I just read this <very AI-skeptical article>, that...
# of-ai
k
I just read this very AI-skeptical article, that basically says that today's generative AI has no credible business model and is unlikely to improve significantly enough to get one. While I am aware of counter-arguments to the technical aspects, I wonder if there are more positive takes on the financial/business aspects, coming from anyone else than AI vendors.
d
Carl Shulman’s perspective is interesting - I think he’s someone who really takes the “look at the trends and then keep extrapolating” thing seriously, which leads him to very extreme conclusions about the expected impact of AI. Could be a bit of a different discussion though, as he’s not talking about today’s models. Anyways here’s a very long interview with him. https://80000hours.org/podcast/episodes/carl-shulman-economy-agi/
k
That's extrapolation with a big dose of speculation. We have no idea for now if AGI will ever happen. So it's not a basis for today's business plans.
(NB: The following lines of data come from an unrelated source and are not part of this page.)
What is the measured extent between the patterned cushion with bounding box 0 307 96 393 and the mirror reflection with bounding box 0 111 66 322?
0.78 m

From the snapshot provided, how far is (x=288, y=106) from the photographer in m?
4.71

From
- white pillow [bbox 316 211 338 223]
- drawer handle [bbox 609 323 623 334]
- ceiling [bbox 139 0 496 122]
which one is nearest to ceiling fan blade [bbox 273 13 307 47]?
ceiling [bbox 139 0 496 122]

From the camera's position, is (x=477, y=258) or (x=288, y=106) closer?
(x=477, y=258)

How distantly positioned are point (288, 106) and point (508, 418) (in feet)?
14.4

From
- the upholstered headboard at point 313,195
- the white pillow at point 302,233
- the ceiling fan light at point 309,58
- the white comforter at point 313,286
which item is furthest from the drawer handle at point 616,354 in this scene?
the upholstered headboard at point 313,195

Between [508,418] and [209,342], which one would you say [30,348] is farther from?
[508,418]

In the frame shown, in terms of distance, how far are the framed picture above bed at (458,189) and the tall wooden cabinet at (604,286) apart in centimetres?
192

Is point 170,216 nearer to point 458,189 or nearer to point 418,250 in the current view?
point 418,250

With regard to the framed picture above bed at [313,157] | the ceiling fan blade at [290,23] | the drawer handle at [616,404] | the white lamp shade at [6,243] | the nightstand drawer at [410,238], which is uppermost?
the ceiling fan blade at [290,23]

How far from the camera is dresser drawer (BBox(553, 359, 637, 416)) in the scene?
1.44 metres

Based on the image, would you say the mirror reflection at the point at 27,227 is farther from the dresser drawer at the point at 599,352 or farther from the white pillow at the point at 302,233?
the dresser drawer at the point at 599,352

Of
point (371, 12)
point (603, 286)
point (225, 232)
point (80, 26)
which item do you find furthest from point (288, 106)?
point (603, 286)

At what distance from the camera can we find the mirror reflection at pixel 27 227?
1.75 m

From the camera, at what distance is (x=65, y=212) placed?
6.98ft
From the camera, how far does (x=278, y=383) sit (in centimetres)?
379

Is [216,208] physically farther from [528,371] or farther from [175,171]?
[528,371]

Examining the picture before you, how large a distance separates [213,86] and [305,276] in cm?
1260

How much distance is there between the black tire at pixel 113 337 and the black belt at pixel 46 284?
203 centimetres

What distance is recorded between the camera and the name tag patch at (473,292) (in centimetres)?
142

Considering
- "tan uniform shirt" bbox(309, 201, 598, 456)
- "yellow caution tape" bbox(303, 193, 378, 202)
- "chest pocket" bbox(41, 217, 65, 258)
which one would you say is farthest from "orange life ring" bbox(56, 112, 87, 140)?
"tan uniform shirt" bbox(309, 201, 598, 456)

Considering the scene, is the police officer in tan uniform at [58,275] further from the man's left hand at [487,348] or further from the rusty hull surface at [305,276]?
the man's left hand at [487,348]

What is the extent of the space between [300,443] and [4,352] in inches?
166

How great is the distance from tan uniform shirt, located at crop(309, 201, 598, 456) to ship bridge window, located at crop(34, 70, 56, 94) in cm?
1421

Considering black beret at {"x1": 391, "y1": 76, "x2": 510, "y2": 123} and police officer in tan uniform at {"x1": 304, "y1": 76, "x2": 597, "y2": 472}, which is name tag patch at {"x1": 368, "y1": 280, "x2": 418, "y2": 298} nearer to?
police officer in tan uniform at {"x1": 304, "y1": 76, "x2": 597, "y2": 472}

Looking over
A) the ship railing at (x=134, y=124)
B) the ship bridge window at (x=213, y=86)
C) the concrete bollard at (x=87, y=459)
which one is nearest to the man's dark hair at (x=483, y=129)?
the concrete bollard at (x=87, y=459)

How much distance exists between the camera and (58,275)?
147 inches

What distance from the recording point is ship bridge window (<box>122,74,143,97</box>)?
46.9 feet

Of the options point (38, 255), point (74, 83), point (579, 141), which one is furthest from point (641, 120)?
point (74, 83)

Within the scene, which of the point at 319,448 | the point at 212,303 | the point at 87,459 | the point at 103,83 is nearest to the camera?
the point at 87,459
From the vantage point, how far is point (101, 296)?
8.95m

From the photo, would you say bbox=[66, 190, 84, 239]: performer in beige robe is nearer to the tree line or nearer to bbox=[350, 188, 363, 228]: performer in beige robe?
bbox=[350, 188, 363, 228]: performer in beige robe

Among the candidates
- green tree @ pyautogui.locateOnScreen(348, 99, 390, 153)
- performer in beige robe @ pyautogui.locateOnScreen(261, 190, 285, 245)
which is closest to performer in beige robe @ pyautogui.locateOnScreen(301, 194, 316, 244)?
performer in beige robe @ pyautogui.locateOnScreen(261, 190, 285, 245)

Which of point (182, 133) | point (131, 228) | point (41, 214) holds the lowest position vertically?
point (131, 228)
Even if AGI happens, and even if it happens soon, it's probably neither OpenAI nor Anthropic that will benefit economically from such a development.
j
Saying that LLMs don't have a commercial future today is like saying automobiles don't have a commercial future 6 months after the model T is released, because the roads are bad and gas is hard to find. Society evolves in the context of its technology. GPT4-level LLMs have been generally available for, what, 18 months or so? It takes time for behaviours to switch. The fact that the easiest and fastest thing you can do is "rub a chatbot on it" doesn't mean that's the best or only thing you can do. in my day job, or clients give us problems, and we prototype LLM-powered solutions over a couple of months that improve the quality of the output over human work, reduce the time required, reduce the expense involved, and eliminate untold hours of drudgery. We demonstrate the potential on one project, and two months later there are six projects of the same size. The limiting factor is us. There isn't enough human labour to implement LLMs everywhere they have value. And of course not. It has only existed for 18 months.
k
I agree, but the long-term,perspectives were not the topic of my question. The model T was economically viable from the start. Today’s LLM deployments are not, they require large subsidies, if the article I cited is correct. The question is not so much about a commercial future, but about a commercial present.
j
That AI is not currently profitable is true, but looking at that, and M365 copilot, is not a rational way of determining if it is economically viable. Does the author know what percentage of the losses at OpenAI are attributable to operations of existing models and what portion are for R&D? No. But do you know who does have that data? The investors who just poured another $7B into OpenAI last week. It's click-bait nonsense.
k
Thanks @Jason Morris , that’s the kind of reply I was hoping for! Not sure I’d trust investors to make good forecasts about economic viability though. They can also hope for short-terms due to the hype.
j
I use these models every day in my work. My instinct is that they are extremely economically viable. Chat bots may not be, but contrary to what you might gather from the current crop of products, "talking to people" is not the highest and best use of LLMs. Not by a long shot.
k
I most definitely agree on that! And yet, chatbots probably make up for most of today's LLM use, and are therefore a central issue in economic viabiliity.